[Exercise aim] Pick out and copy every line of the material below that contains the string "separates". Treat uppercase and lowercase letters as different.

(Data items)

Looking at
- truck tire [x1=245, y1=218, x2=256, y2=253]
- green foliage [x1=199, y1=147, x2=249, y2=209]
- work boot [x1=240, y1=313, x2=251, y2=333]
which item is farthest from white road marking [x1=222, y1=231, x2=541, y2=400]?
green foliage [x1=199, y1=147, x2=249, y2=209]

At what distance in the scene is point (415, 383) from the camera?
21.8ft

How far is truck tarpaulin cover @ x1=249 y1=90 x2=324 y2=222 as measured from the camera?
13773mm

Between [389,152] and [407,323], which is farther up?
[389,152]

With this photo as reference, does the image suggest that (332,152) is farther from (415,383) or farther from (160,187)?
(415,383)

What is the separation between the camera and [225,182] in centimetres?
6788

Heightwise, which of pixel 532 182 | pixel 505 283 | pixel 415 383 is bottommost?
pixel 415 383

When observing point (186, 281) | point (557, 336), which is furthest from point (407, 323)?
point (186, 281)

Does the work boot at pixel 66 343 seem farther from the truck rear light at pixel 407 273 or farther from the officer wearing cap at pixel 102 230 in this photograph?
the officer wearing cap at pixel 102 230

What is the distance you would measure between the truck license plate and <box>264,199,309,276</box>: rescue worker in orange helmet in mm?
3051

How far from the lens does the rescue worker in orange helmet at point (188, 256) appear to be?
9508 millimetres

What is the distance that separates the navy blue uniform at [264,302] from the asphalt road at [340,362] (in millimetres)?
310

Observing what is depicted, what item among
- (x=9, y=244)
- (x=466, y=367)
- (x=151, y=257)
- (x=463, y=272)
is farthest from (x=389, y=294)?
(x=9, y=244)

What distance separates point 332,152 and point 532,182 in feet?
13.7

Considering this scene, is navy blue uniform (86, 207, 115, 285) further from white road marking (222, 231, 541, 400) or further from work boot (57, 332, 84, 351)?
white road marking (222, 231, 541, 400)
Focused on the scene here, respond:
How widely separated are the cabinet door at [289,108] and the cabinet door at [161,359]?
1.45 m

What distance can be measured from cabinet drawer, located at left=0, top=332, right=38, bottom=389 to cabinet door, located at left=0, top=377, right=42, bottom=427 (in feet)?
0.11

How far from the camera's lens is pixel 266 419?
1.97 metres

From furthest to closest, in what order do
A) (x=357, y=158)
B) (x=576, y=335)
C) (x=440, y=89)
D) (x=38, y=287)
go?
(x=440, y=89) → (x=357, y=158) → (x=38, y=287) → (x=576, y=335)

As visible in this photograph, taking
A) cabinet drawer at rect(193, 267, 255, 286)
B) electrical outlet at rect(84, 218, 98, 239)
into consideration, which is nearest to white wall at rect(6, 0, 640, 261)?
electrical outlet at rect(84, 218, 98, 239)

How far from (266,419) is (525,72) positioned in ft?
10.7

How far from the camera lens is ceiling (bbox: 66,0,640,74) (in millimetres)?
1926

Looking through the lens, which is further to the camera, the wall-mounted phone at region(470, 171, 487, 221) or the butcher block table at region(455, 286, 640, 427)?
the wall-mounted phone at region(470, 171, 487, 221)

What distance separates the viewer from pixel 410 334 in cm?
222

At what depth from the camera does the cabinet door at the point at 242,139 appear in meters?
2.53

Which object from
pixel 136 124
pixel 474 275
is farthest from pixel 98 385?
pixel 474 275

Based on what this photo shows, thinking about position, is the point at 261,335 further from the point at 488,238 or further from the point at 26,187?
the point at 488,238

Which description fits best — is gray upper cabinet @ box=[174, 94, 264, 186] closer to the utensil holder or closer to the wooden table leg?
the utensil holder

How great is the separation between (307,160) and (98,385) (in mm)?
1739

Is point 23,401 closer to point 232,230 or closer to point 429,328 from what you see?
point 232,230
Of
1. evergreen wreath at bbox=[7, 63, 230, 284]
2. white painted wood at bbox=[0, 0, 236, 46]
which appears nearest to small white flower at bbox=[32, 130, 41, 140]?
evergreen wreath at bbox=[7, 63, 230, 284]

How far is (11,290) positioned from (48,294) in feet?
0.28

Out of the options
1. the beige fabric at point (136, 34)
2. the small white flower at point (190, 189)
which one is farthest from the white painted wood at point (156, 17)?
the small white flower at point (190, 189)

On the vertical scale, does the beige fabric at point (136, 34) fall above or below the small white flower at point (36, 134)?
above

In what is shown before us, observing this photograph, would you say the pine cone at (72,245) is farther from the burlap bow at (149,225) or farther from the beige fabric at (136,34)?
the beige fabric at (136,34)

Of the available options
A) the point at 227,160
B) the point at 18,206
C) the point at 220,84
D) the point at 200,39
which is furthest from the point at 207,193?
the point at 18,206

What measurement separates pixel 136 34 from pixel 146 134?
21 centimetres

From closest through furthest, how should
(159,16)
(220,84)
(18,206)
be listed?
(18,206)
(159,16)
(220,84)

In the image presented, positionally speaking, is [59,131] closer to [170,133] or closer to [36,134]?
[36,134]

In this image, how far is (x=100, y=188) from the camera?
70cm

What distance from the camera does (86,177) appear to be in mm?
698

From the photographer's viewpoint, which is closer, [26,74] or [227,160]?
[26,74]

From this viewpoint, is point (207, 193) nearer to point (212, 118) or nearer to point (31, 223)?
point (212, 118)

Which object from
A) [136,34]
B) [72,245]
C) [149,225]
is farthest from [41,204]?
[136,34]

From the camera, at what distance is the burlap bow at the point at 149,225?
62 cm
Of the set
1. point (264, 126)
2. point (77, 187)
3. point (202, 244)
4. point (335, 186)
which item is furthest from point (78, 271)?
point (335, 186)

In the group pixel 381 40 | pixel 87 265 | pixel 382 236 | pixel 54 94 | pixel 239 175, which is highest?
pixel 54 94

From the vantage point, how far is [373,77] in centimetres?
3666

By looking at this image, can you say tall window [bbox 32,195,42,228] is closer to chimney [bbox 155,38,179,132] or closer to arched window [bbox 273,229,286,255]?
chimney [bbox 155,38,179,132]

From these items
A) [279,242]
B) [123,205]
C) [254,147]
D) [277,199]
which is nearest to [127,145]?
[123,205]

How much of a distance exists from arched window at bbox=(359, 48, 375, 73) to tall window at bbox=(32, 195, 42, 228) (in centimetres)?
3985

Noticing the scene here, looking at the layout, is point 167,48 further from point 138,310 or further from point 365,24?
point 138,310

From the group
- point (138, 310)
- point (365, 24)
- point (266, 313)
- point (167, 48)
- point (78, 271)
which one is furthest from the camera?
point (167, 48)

[Reply to the task]
What is the distance that separates the navy blue uniform at [264,302] from the asphalt road at [340,362] (in millimetres)?
What distance separates point 332,152 and point 532,182 in feet?
What distance separates the viewer from pixel 410 334 in cm?
What measurement separates pixel 136 34 from pixel 146 134?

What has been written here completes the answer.